[Matrix-SIG] Numeric Nits

Mon, 21 Jun 1999 09:58:16 -0400 (EDT)

We are engaged in a project to use Python as the basis for a scripting
language for our existing data analysis software.  To date we have made
great progress, and recently we have begun looking at creating an
integrated environment that allows the use of Numeric along with our
old software.

In examining the Numeric capabilities, we see some significant
shortcomings that we think could be rectified in the standard
Numeric distribution.  We realize that at least some of these topics
have been raised before, but hope that this message will serve as a
starting point for resolving these apparent problems (if perhaps only
to show us that we are wrongheaded about what we perceive as
problems).  We realize some of our suggestions may be controversial.

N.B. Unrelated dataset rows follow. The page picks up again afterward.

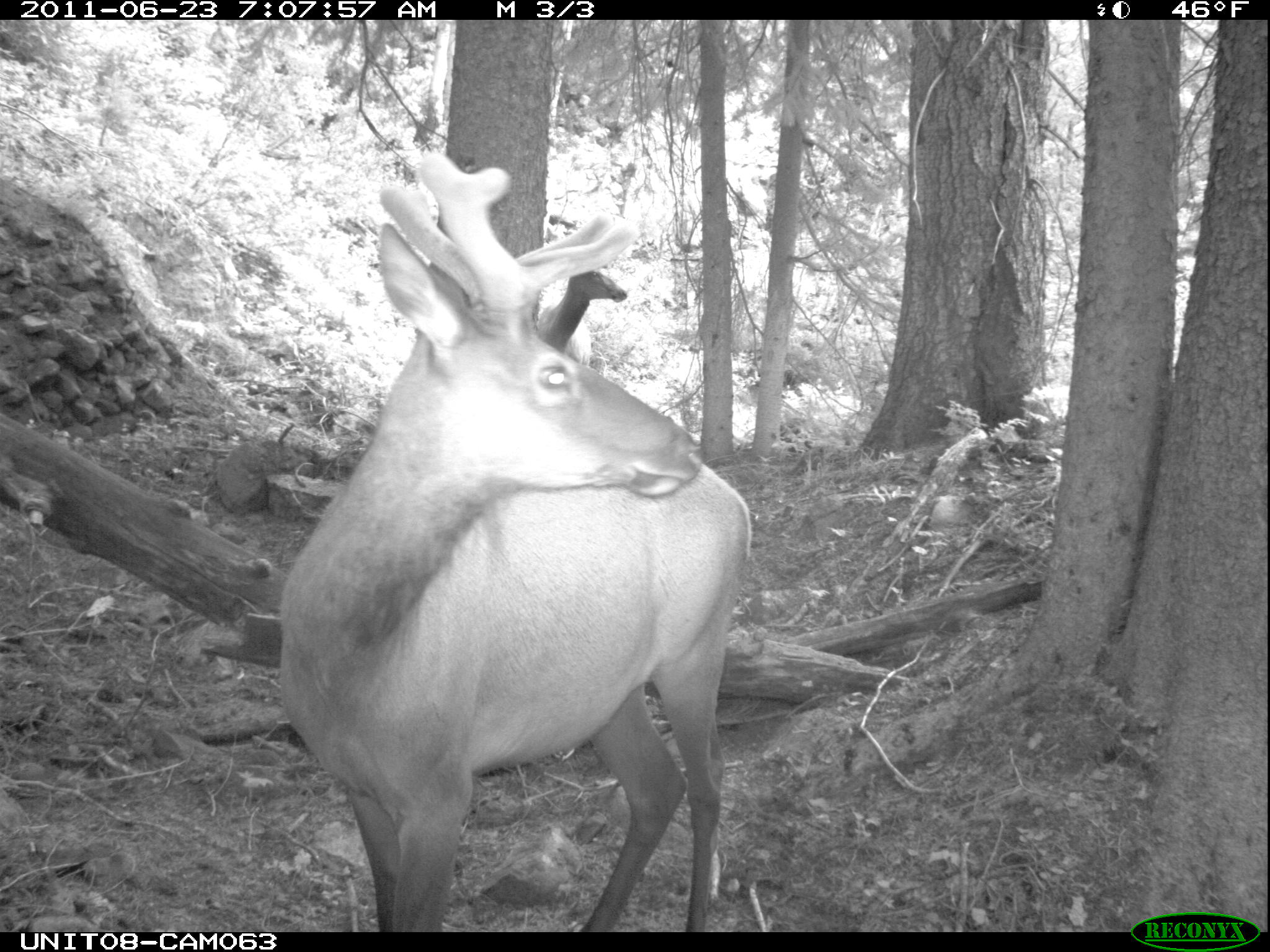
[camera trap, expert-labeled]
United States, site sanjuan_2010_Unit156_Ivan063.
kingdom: Animalia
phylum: Chordata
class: Mammalia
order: Artiodactyla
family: Cervidae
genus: Cervus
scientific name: Cervus elaphus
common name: red deer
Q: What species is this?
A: Cervus elaphus (red deer).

Occasionally we have seen suggestions like ours met with responses 
something like, "If you want to do image processing and care about
efficiency, you shouldn't use Python/Numeric anyway."  We don't agree
with that, however -- image processing is in many cases the ideal
application for an interpreted language like Python, because nearly all
the compute time is spent doing vectorized calculations on millions of
pixels, and the interpreter overhead is often negligible.  Given the
right additions to Numeric (and not that many are needed), Python could
be competitive with any image/data processing language in existence for
efficiency (and better than any other as a programming language.)
We have a great deal of experience with IDL, and while the shortcomings
of the current version of Numeric keep it from being competitive with
IDL now, with a few changes Numeric could easily replace IDL for our
applications.

Here is a brief summary of the things we think are needed:

(1) Improved control over memory allocation and over promotion
    of arrays to larger types (e.g., Float32 to Float64).
(2) "put" function (inverse of take) to scatter values into a set of
    array elements.
(3) Improved or new standard functions:
    (a) C versions (for speed and memory efficiency) of more
        standard functions including: arrayrange, nonzero,
        compress, clip, where.
    (b) A new function to rebin an array, either reducing the array
        size by summing adjacent elements or increasing the size by
        repeating elements.
    (c) A new function to compute histograms for arrays using a memory-
        and CPU-efficient algorithm.

We discuss each of these in more detail below.

1. Memory allocation

A lot of our data analysis applications involve processing large
images.  There are astronomical cameras in use that produce images of
16k by 16k pixels (2**28 = 268 million pixels) or larger.  Handling
these large quantities of data is a challenge, and Numeric's tendency
to increase the number of bytes per pixel through datatype promotion
makes it even harder.

It is very difficult to keep arrays in their original datatype if they
do not correspond to python ints (32-bit) or floats (64-bit).
Operations with python literals or scalar values automatically upcast
the results.  Even operations with integers cause Float32 arrays to be
converted to Float64 -- e.g., ones(10,Float32)/2 is a Float64, which
is a very surprising result for users of other languages.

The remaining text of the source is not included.